Barely the size of a matchbox, the new generation of chip-scale atomic clocks (CSACs) developed by Tianjin Huaxin Technology Co. is ready to enable precise timekeeping for deep-sea oil exploration, commercial satellites, and smart power grids.
The "time magic box" has a volume of just 8 cm^3 and power consumption of 0.15 watts, yet can still keep time autonomously without satellite signals, drifting less than one second every 10,000 years. In 2023, China activated its first — and currently only — CSAC production line, breaking the previous foreign monopoly on this critical technology, after a 13-year uphill battle against seemingly impossible physics and engineering odds.
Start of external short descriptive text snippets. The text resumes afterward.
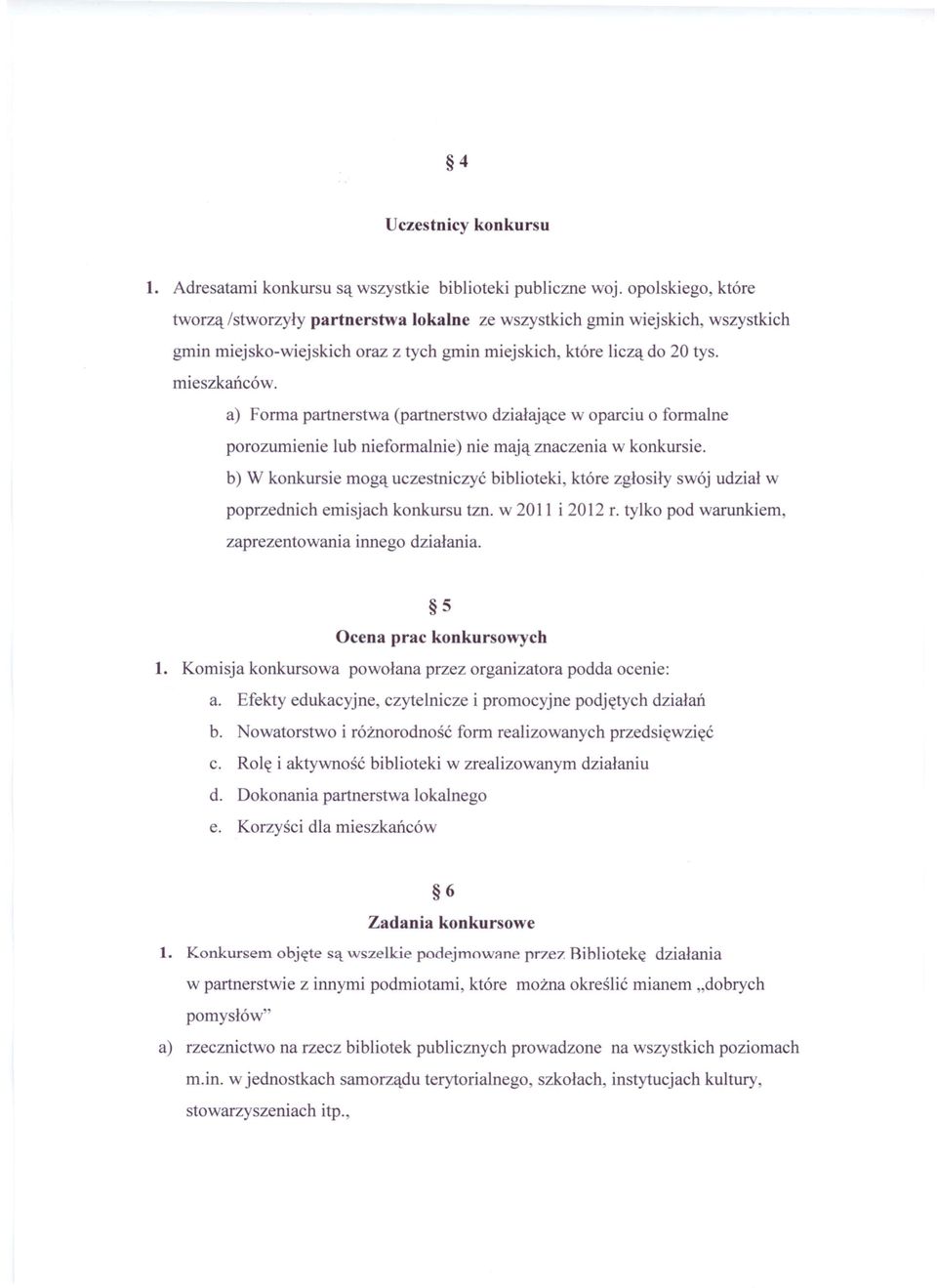 a) Forma partnerstwa (partnerstwo działające w oparciu o formalne porozumienie lub nieforma1nie) nie mają znaczenia w konkursie.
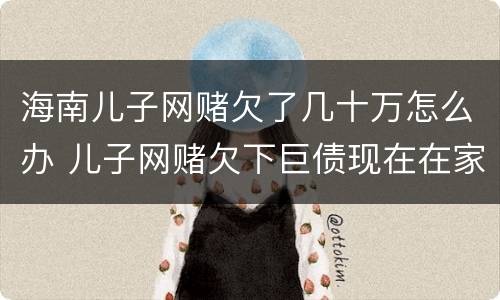 海南儿子网赌欠了几十万怎么办 儿子网赌欠下巨债现在在家躺尸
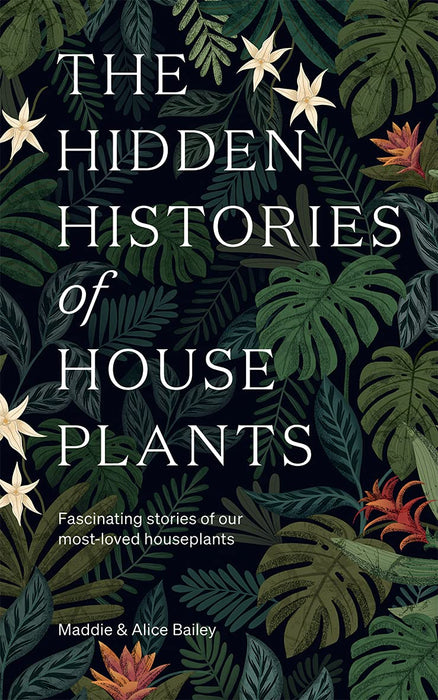 Hidden Histories of House Plants: Fascinating Stories of Our Most-Loved Houseplants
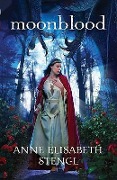 Cover-Bild zum Titel 'Moonblood' von 'Anne Elisabeth Stengl'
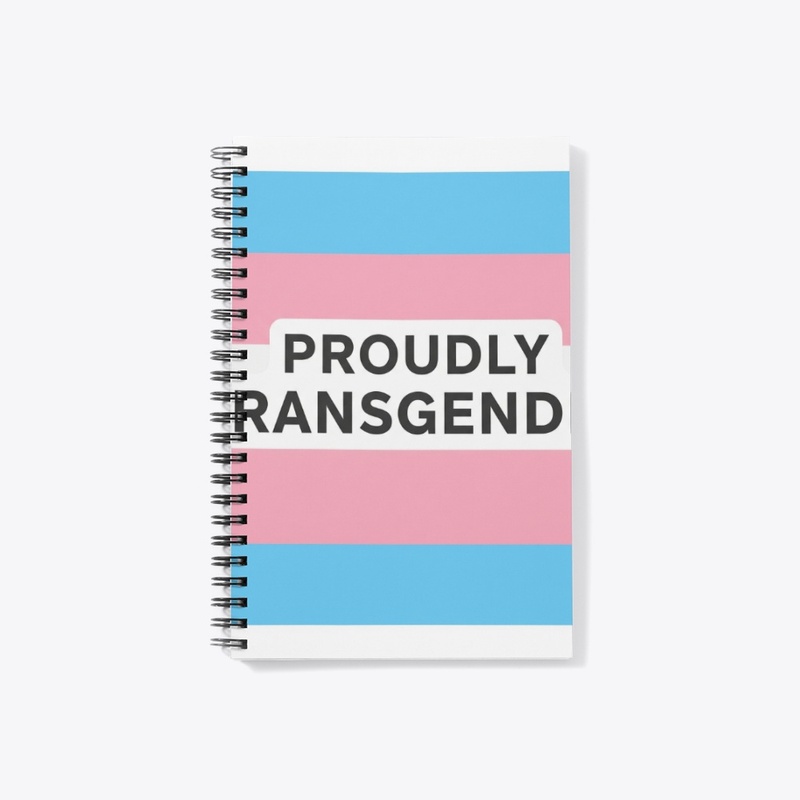 Proudly Transgender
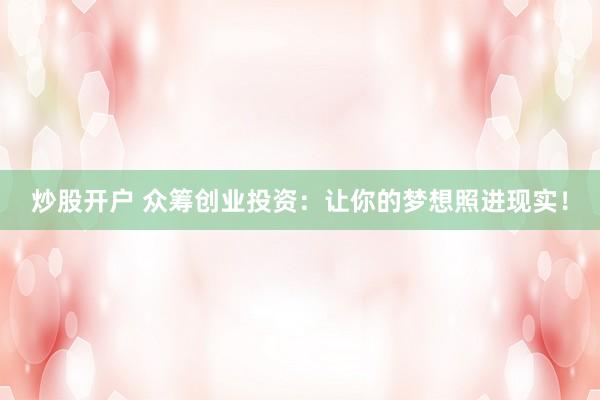 炒股开户 众筹创业投资：让你的梦想照进现实！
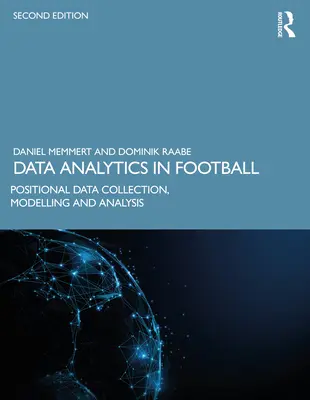 Analiza danych w piłce nożnej: Gromadzenie, modelowanie i analiza danych pozycyjnych - Data Analytics in Football: Positional Data Collection, Modelling and Analysis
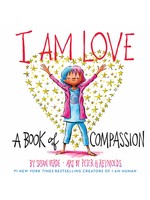 I Am Love: A Book of Compassion ( I Am Books )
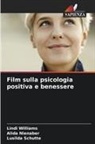 Alida Nienaber, Lusilda Schutte, Lindi Williams - Film sulla psicologia positiva e benessere
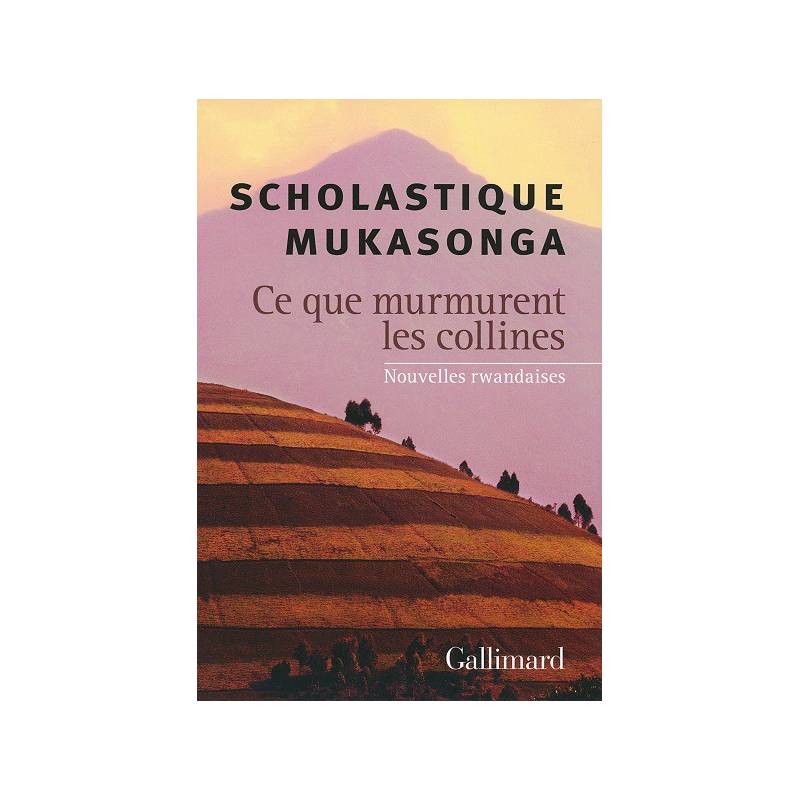 Ce que murmurent les collines de Scholastique Mukasonga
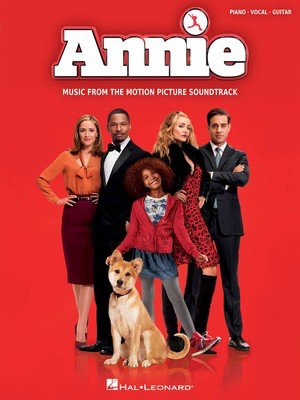 Annie - Music from the 2014 Motion Picture Soundtrack - Charles Strouse - Hal Leonard Piano, Vocal & Guitar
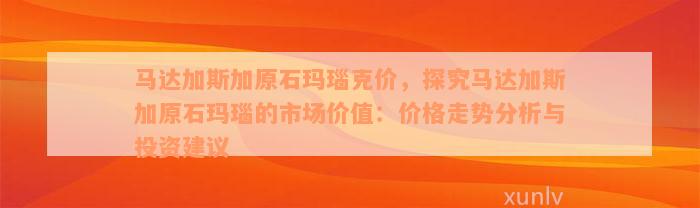 马达加斯加原石玛瑙克价，探究马达加斯加原石玛瑙的市场价值：价格走势分析与投资建议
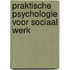 Praktische psychologie voor sociaal werk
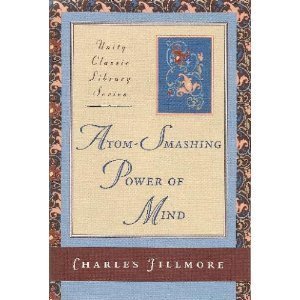 9780871591098: Atom-Smashing Power of Mind (Unity Classic Library)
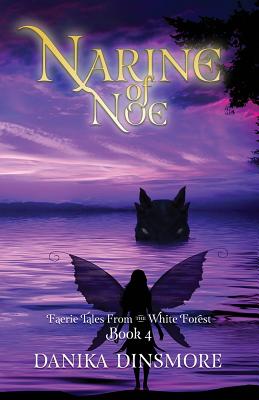 Narine of Noe (Faerie Tales from the White Forest Book Four) - Dinsmore, Danika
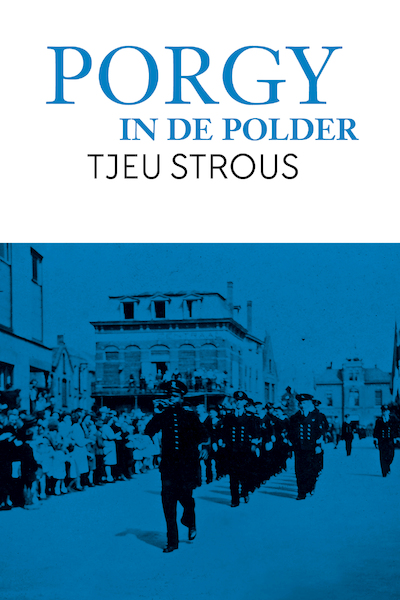 Porgy in de polder - Tjeu Strous (ISBN 9789079875832)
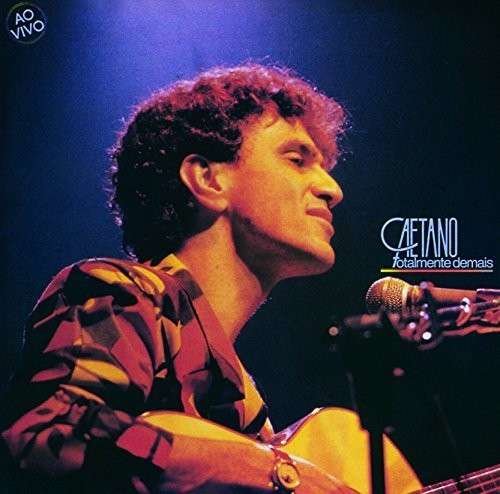 Cover for Caetano Veloso · Totalmente Demais (CD) (2014)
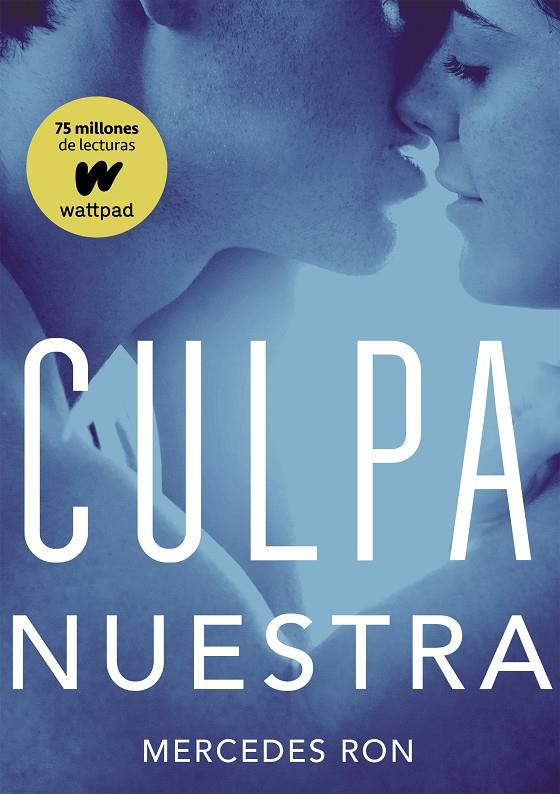 Culpables 3 : Culpa nuestra  | 9788490438893 | Ron, Mercedes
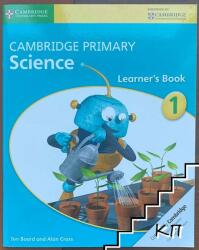 Cambridge Primary Science Stage 1 Learner's Book 1 - Jon Board, Alan Cross (2014)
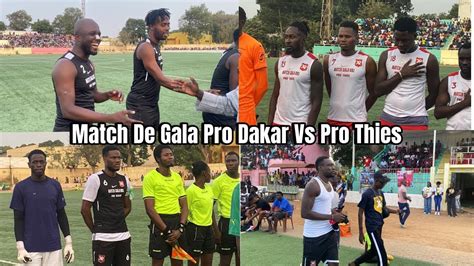 Pape Matar Sarr 2But Mbaye DIAGNE 2But Loum Ndiaye Match De Gala Pro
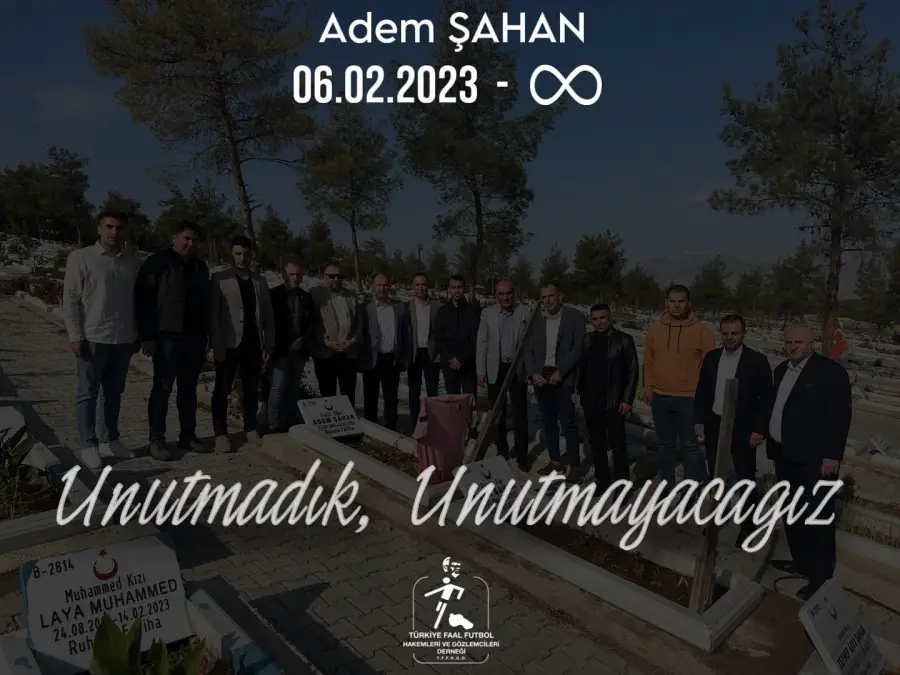 Unutmadık, Unutmayacağız #AdemŞahan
Taming temperature and signal
The journey to produce CSACs began with deceptive simplicity. "We were optimistic at first," recalls Liu Ruiyuan, general manager of Huaxin. "The principles were known." However, their first prototype was a failure, as it could not detect the ultra-weak optical signal needed to lock onto atomic transition frequencies. They had built a "dead clock."
The problem was environmental noise. The critical signal only produced a few thousandths of the power of the laser's intensity and can be completely drowned out by tiny temperature fluctuations. To solve this, the team developed a microfluidic temperature control chip, pushing precision from 0.1°C to an extraordinary 0.001°C. This finally allowed the signal to emerge from the environmental noise.
Unfortunately, the signal remained unstable.
For four years and through hundreds of trials, the team focused on the atomic vapor cell — the "heart" of the device. The type and ratio of buffer gases inside this cell were the key. After endless experimentation, a stable signal finally appeared on a monitor. The atomic clock was "alive." This phase demonstrated that mastering quantum physics is only the first step; conquering micro-system integration and materials science is where true innovation begins.
Engineering the perfect vacuum
Moving a lab prototype to a reliable product required solving vacuum packaging. The entire physics package must be sealed inside a 1 cm^3 ceramic cavity, with an extremely low leak rate needed to maintain a 10-year lifespan.
A leak just 10 times larger would double power consumption and cripple performance.
Initial attempts using standard welding furnaces failed to achieve the necessary vacuum. "Each unit is expensive, and we could only make one or two a week, most ending up as scrap," said Liu, pointing to a pile of failed units. After six months of inconsistent results, the team abandoned off-the-shelf tools and co-developed a custom vacuum welder with a motion mechanism. This meant conquering three major challenges: precision alignment under extreme heat, controlling solder splash, and optimizing heating curves.
The R&D team worked in harsh conditions — a vacant factory in Daxing, Beijing, with summer temperatures over 40°C and winter cold so severe it numbed their hands. A single weld required 20+ hours of continuous monitoring, with teams working in shifts to adjust parameters. In July 2020, after four years of effort, the reliable vacuum seal was finally achieved, turning an experimental possibility into an engineering reality ready for production.
Building a production line
Despite a working product, manual production was unsustainable. Ten technicians using tweezers under microscopes could produce only 200-300 units per year, far short of the thousands needed for national projects. "A major advantage of CSACs is mass production," said Liang Xiaopeng, chairman of Huaxin. "We had to build a line."
With no domestic reference to follow, the team designed everything from scratch. The smallest physical part is just 0.2 mm (two hair-widths), requiring micron-level precision systems. Many automation equipment vendors were unable to help due to the difficulty of the task. Moreover, to automate the manual process, materials and workflows had to be completely redesigned.
To overcome these challenges, Huaxin collaborated with the Institute of Physics at the Chinese Academy of Sciences, leveraging their semiconductor equipment and micronano processing capabilities. Through iterative testing, they locked in optimal process parameters.
By continuously refining equipment and processes, the team pushed the production yield above 98 percent. In the summer of 2023, China's first CSAC production line, with an annual capacity of 30,000 units, went into operation in Tianjin's Binhai High-Tech Zone.
"This component has driven an entire industry," said Liang. The availability of domestic CSACs has enabled more precise node-based seismic exploration and is expanding into commercial satellites and smart grids.
The next goal is to expand capacity to 100,000 or even one million units annually, while collaborating with top research institutes to develop even more advanced products. The quiet "tick" of this tiny clock marks not just the passage of time, but the heartbeat of Chinese innovation — a decisive shift from "Made in China" to "Created in China."